Healthcare: Name your child's current pediatrician. Decide who coordinates routine care. Establish a threshold for what counts as a major medical decision requiring mutual consent versus what each parent can handle independently during their parenting time.
Mental health: Specify that either parent can initiate a therapy evaluation without requiring the other's consent for the first appointment. This one prevents a lot of delays.
Extracurricular activities: Agree on a cost-sharing formula for activities. Specify that activities cannot be scheduled to interfere with the other parent's parenting time without consent.
Travel: Define what counts as out-of-state travel, how much notice is required, and whether a passport can be obtained without both parents present. For international travel, put the passport-holding policy in writing.
Religion: If you practiced different faiths before the divorce, this section needs to be explicit.
The more specific your language, the less often you will end up back in court.
Address logistics and communication between co-parents
The operational section of your parenting plan covers the unglamorous mechanics that keep things functional month to month. Skip it and you will be negotiating these same questions over text message for the next decade.
Pickup and dropoff: Name the location, the time, and who does the driving. Specify what happens if one parent is more than fifteen minutes late. Some plans require the waiting parent to wait thirty minutes before the parenting time is forfeited for that period.
Communication between parents: Specify the platform. Many co-parents use a dedicated app like OurFamilyWizard or TalkingParents, which logs all messages and can be submitted to court. If your divorce has been high-conflict, requesting a specific app in your plan is reasonable and many courts support it.

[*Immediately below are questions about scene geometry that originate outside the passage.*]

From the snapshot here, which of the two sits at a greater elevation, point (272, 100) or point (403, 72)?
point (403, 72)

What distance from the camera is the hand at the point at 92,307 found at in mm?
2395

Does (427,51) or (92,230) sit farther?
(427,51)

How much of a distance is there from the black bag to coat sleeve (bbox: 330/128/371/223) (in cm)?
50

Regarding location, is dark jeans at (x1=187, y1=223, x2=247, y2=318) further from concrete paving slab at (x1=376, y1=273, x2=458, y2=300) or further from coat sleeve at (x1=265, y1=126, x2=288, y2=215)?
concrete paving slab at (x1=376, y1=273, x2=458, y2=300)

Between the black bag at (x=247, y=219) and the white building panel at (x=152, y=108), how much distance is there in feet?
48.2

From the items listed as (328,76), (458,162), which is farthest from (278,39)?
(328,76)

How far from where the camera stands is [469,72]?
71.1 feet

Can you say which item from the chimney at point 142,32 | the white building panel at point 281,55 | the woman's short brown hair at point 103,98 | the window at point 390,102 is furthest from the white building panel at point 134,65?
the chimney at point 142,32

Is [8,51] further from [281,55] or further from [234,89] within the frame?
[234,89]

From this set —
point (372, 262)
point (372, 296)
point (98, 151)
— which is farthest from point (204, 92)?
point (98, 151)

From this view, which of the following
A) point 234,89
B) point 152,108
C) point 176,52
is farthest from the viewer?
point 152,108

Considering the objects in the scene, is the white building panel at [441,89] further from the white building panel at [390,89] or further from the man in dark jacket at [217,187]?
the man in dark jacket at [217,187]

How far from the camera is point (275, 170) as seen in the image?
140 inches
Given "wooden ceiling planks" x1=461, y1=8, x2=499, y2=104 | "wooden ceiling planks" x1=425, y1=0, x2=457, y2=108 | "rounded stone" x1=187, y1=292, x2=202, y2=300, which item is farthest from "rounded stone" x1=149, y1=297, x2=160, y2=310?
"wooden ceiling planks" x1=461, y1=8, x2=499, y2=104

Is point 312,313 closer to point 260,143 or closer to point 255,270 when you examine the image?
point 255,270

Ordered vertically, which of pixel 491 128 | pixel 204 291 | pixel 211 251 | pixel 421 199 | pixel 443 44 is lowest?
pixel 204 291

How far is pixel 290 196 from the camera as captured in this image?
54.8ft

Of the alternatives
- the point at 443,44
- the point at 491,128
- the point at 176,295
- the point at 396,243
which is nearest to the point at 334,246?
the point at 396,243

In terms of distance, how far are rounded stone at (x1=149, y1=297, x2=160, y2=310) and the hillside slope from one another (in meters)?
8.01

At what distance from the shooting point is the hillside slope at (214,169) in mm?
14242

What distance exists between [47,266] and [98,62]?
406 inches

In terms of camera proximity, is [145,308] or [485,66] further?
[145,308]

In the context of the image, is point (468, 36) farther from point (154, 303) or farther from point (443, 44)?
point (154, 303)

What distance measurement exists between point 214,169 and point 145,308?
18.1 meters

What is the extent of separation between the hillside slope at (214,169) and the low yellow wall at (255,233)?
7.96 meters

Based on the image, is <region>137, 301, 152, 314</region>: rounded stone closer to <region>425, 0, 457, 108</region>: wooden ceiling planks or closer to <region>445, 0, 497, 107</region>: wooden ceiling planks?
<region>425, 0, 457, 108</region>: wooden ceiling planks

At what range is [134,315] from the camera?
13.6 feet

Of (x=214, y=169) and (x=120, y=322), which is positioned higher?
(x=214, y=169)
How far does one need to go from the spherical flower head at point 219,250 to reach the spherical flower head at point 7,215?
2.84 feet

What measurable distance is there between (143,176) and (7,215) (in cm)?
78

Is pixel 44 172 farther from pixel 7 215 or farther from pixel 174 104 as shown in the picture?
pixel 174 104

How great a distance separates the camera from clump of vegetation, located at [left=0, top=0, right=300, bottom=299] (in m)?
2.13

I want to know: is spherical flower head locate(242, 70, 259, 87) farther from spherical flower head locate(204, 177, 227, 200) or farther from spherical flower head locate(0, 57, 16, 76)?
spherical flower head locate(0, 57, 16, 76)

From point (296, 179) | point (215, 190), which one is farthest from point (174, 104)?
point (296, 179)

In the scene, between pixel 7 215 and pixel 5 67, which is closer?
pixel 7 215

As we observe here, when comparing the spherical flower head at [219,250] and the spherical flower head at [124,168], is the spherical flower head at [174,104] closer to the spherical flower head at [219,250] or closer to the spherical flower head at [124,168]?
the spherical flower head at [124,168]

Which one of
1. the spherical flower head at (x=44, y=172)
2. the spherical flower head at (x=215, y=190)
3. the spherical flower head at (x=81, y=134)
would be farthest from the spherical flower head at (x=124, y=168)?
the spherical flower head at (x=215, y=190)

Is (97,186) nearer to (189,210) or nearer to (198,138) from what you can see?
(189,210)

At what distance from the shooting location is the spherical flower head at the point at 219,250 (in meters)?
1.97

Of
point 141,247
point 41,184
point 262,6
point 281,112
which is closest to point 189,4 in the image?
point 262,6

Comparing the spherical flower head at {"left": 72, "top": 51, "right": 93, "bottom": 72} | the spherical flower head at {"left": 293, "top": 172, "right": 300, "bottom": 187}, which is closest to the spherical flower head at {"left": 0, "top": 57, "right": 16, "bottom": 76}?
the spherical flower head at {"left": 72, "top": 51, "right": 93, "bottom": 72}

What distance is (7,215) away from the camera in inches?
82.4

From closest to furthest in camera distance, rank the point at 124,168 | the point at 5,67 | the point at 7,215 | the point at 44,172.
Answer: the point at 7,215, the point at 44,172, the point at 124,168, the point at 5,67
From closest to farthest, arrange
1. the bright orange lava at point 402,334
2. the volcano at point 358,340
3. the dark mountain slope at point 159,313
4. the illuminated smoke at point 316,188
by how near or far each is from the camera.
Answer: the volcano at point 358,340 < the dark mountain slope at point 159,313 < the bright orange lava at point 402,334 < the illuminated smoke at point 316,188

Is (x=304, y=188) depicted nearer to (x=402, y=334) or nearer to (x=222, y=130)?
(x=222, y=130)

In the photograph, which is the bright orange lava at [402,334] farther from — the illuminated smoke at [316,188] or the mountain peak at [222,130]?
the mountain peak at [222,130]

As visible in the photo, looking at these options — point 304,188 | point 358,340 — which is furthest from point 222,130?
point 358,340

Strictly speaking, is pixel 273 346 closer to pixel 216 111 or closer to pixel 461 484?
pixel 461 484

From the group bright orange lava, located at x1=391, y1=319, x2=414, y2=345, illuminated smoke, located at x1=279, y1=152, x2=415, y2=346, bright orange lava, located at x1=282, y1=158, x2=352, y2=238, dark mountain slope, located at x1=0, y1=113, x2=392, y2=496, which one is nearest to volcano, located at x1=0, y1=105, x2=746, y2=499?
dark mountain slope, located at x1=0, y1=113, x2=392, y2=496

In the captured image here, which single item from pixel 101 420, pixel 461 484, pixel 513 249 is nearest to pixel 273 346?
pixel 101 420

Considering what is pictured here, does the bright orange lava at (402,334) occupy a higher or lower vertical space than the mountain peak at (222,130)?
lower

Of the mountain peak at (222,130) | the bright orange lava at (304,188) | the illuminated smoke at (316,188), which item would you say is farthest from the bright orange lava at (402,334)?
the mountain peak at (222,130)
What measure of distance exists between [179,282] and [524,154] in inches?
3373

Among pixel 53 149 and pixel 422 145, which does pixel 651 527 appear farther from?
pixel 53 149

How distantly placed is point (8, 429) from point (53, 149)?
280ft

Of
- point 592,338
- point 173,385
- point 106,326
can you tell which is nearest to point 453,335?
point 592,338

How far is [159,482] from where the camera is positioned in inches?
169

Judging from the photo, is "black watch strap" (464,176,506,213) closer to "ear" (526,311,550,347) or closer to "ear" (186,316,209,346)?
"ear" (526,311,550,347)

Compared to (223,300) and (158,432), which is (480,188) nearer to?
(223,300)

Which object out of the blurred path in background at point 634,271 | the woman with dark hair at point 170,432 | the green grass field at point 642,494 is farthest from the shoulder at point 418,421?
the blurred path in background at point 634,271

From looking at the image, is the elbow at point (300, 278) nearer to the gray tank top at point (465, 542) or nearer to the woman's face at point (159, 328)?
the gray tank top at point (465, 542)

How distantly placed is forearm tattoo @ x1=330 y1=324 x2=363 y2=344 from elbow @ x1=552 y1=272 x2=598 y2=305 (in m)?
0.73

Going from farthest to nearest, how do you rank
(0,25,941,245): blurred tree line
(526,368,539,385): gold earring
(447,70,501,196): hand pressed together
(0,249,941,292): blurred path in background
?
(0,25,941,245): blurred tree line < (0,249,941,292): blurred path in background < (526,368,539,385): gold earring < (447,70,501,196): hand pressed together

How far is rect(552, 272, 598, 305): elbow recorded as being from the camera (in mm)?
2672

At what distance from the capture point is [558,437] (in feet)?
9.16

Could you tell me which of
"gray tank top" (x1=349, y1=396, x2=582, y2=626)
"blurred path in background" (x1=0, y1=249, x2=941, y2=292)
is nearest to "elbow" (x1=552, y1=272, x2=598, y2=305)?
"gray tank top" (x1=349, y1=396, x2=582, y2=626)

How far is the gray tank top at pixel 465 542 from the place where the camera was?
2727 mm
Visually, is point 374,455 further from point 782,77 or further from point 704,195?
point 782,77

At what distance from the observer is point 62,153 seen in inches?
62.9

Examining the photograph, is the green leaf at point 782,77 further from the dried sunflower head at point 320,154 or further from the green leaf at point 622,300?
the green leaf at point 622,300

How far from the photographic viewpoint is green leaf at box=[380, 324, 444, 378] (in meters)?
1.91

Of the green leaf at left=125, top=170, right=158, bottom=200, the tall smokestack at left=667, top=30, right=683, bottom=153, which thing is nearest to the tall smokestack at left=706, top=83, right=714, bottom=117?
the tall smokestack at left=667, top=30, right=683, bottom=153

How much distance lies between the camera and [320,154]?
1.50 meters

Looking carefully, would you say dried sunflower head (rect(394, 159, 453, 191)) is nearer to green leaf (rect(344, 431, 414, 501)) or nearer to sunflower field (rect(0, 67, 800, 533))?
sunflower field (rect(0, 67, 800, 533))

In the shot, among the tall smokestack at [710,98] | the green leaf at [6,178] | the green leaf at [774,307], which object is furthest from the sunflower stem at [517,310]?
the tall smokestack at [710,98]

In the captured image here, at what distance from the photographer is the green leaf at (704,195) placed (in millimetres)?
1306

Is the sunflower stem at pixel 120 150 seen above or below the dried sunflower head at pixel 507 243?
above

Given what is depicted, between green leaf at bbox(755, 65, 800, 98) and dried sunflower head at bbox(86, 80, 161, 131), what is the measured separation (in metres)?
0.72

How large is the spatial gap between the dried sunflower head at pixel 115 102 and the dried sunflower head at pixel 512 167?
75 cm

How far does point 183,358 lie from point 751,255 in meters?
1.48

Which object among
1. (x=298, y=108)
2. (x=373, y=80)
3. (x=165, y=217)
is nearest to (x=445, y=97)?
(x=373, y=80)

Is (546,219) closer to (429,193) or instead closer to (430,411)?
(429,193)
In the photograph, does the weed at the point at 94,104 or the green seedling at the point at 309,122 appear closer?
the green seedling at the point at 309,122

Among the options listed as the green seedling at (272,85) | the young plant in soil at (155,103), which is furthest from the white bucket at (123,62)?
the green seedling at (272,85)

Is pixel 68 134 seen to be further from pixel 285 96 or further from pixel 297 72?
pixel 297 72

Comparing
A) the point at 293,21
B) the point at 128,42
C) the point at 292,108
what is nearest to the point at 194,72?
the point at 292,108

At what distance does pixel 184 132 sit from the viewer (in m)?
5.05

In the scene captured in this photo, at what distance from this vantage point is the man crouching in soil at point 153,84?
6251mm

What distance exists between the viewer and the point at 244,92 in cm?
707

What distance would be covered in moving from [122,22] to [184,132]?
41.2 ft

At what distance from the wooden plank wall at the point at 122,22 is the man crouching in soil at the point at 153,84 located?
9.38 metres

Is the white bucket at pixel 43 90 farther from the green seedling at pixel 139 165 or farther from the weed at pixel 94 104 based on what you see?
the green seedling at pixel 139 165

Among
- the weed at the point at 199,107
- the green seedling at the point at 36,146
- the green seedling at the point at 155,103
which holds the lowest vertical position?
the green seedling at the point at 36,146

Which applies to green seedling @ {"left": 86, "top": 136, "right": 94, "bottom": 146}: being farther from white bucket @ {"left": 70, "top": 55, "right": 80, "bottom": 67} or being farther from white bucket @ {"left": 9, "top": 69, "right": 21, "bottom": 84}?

Notification requirements: Both parents should be required to provide a current address, phone number, and the name of any new partner who will have significant contact with the children within a set window, often thirty days.
First right of refusal: This clause states that if one parent needs childcare for more than a specified number of hours (often four or eight), the other parent gets the first opportunity to watch the children before a third party is called. Include this only if you think you will use it. For some families it reduces conflict. For others it creates it.
Modification process: Life changes. State in the plan that any agreed modification must be put in writing and signed by both parties to be valid.
Finalize, file, and make it a court order
A parenting plan that both parties have signed but a judge has not approved is a private agreement. It is not legally enforceable. To make it enforceable, it must be submitted to the family court and incorporated into your divorce decree or custody order.
Here is the standard process:
1. Both parents sign the finalized document, ideally in front of a notary. 2. The signed plan is submitted to the family court as part of your divorce or custody filing. 3. A judge reviews it to confirm it meets the state's requirements and reflects the children's best interests. 4. If approved, the judge signs it and it becomes a court order.
If you and your co-parent drafted the plan yourselves without attorneys, consider having a family law attorney in your state review it before you file. A one-hour consultation costs far less than fixing a vague clause in court two years from now.
If you cannot reach agreement on the plan, the next step is typically mediation. A trained mediator, not a judge, helps you work through the sticking points in a room without courtroom stakes. Most mediators who specialize in family law can help you get to a draft in one or two sessions.
Once the order is signed, keep a certified copy somewhere accessible. Schools, pediatricians, and hospitals may ask for it, and having it on hand is the kind of small practical thing that makes a genuinely difficult situation a fraction more manageable.